# New ride 2001 1.8t Quattro Avant



## AvantTurbo (Mar 29, 2011)

Just got my first Audi which is my first European car. Im super exited for it to warm up so i can get to work on it! Its a 2001 (B5) 1.8T Quattro Avant, with a 5 speed, it has 212,000 on the body and trans and 90k on the motor. I got it for a steal 1k and its really solid, has had only one owner and besides a few paint chips all it needs right now is a clutch and some trim pieces. 

Things i want for it
.springs (coil overs in future)
.turbo back exhaust
.intake
.chip (arp?)

If anyone has suggestions on brands for anything I've listed or products you would recommend staying away from please post and leave some info. Thanks for everything im going to be reaserching like crazy so ill be sure to post more of what i find. I'll also get some pictures posted so you can let me know what you think!

AvantTurbo


----------



## PSU (May 15, 2004)

Congrats man.

Post up some pictures.

www.flickr.com


----------



## AvantTurbo (Mar 29, 2011)

*Phone pictures, sorry. More later.*

http://www.flickr.com/photos/[email protected]/sets/72157626387945388/


----------



## PSU (May 15, 2004)

Congrats man. What are the plans for it?


----------



## AvantTurbo (Mar 29, 2011)

Im not 100% on my plans BUT black emblems black wheels i have Borbet 5 spokes for it 30% tint all around. Also mechanically it needs a clutch im not sure what i want to put in possibly stage 2. In the future after i get a second trans i'd like turbo back exhaust down pipe, also Eibachs for now with a 1.25in. drop possibly coil overs in the future.


----------



## AudibahnA4 (Jan 15, 2011)

Welcome and I like the plans that you have for it.:thumbup: Were in WI are you from.


----------



## AvantTurbo (Mar 29, 2011)

AudibahnA4 said:


> Welcome and I like the plans that you have for it.:thumbup: Were in WI are you from.

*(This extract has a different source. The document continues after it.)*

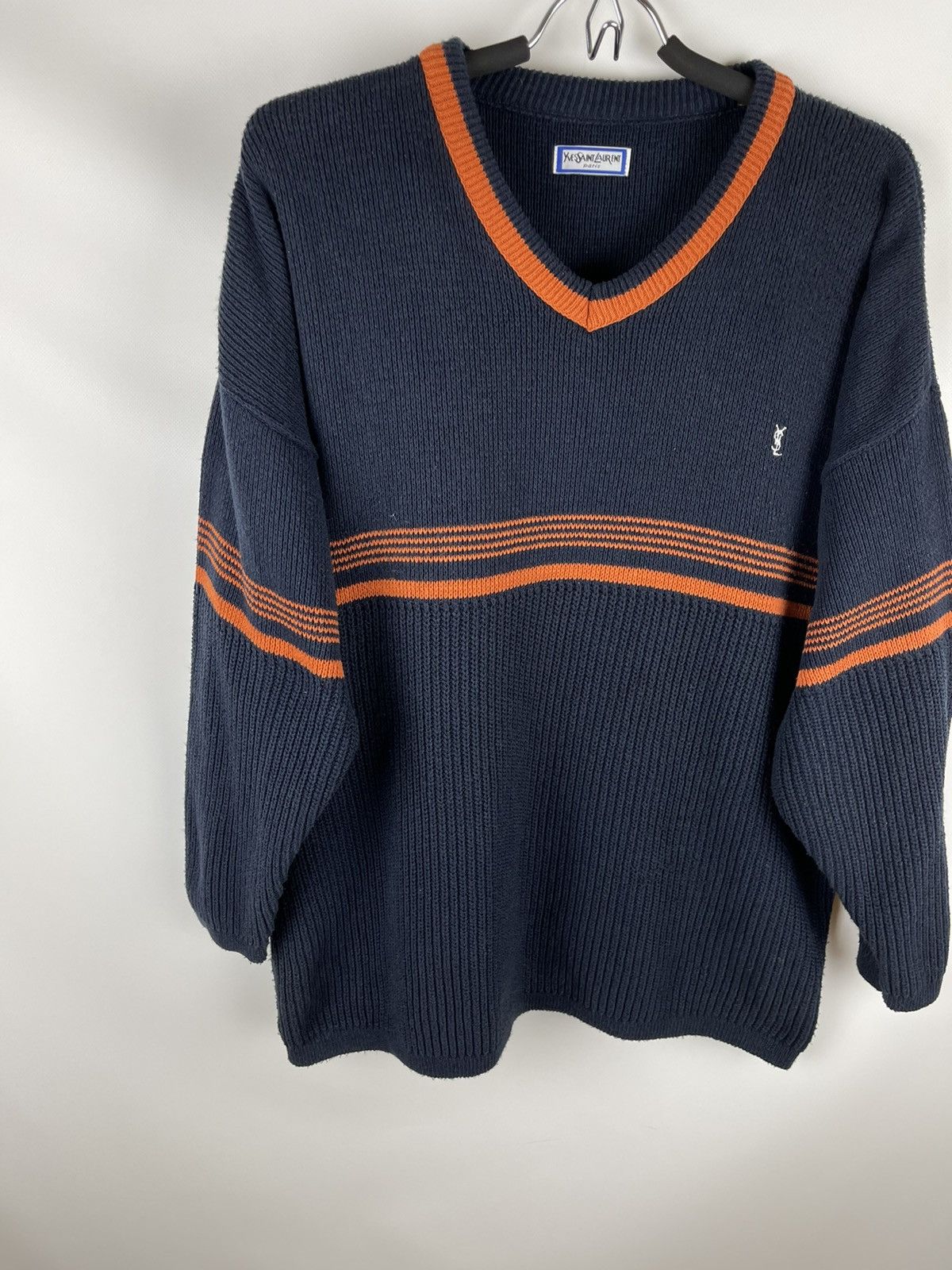 Vintage Yves saint Laurent vintage 80 90s navy striped orange sweat Size US M / EU 48-50 / 2 - 5 Thumbnail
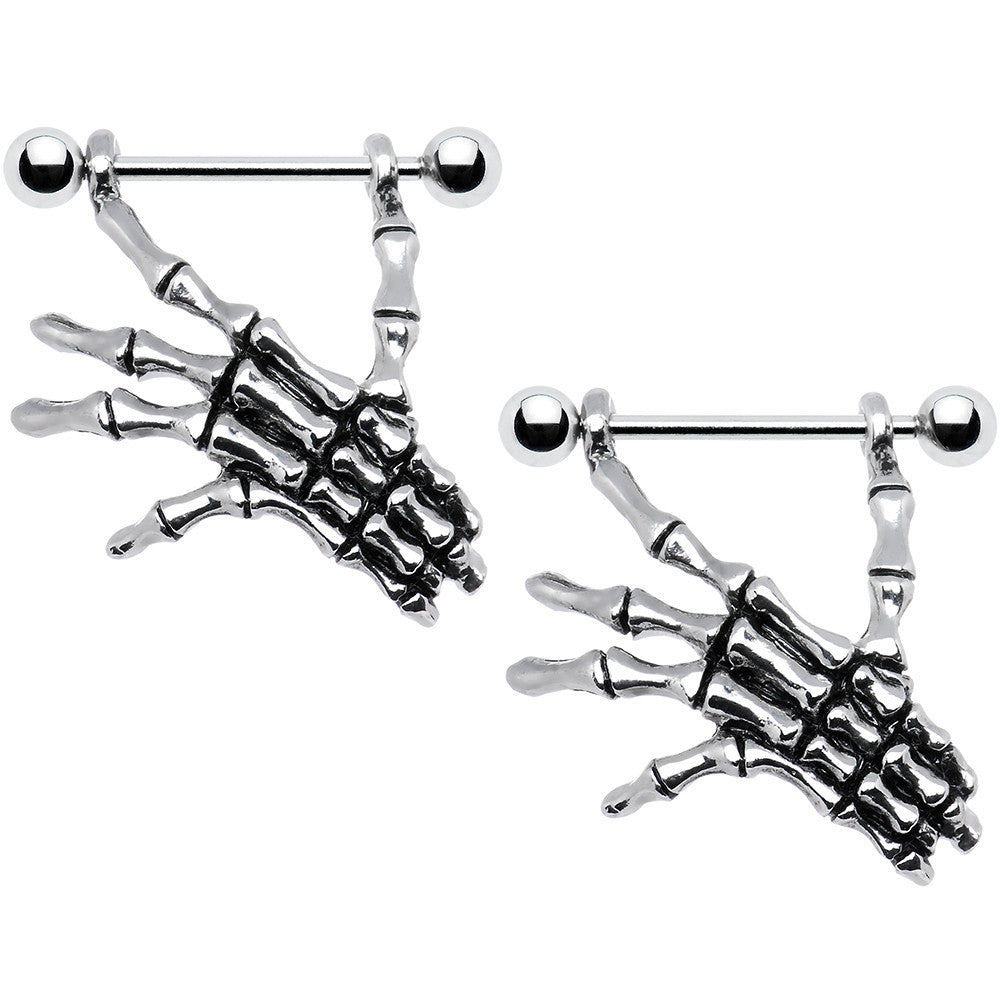 BodyCandy 14G 3/4 Skeleton Hand Dangle Nipple Shield Set — main product shot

20 minutes north of Milwaukee. I've just purchased a stage 1 ARP ecu from a friend who crashed his b5 but i still havent gotten a clutch i cant decide if i should just go OEM (Sachs or Luk) or do i upgrade to a stage 1 or 2 clutch?


----------



## AvantTurbo (Mar 29, 2011)

wow i had no idea how far away Elk Mound was do you go to the races at Road America?


----------